APG argues that if these changes were adopted by CMS and Congress, and accountability increased throughout traditional Medicare and MA, beneficiaries would be healthier and Medicare would save money. For example, if the health outcomes obtained by APG groups operating in at-risk contracts in MA were shared by all enrollees in traditional Medicare, the savings could reach $22 billion annually, according to APG estimates.

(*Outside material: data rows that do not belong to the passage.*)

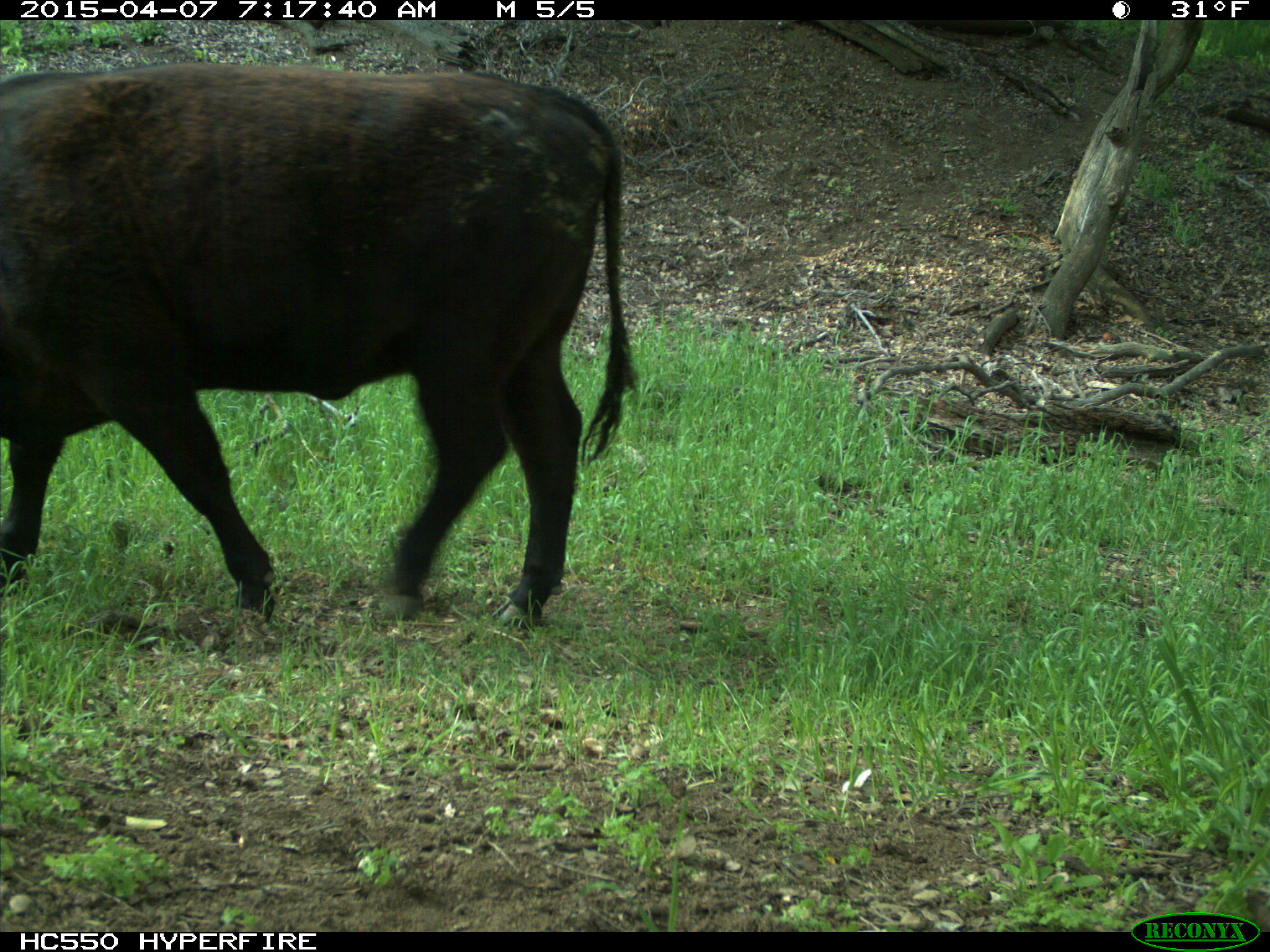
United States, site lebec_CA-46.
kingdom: Animalia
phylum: Chordata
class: Mammalia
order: Artiodactyla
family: Bovidae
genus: Bos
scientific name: Bos taurus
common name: domestic cow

“APG is especially well suited to put forth these recommendations, given our longstanding commitment to being held accountable for quality and costs in healthcare,” said Niyum Gandhi, Chair of the Board of Directors of APG and chief financial officer of Mass General Brigham, in a statement. “The expertise that APG members have developed in running accountable models in both traditional Medicare and MA means that we are uniquely positioned to comment credibly on challenges in both areas, and on the critical changes needed to deliver better outcomes for patients and affordability for taxpayers in a sustainable manner.”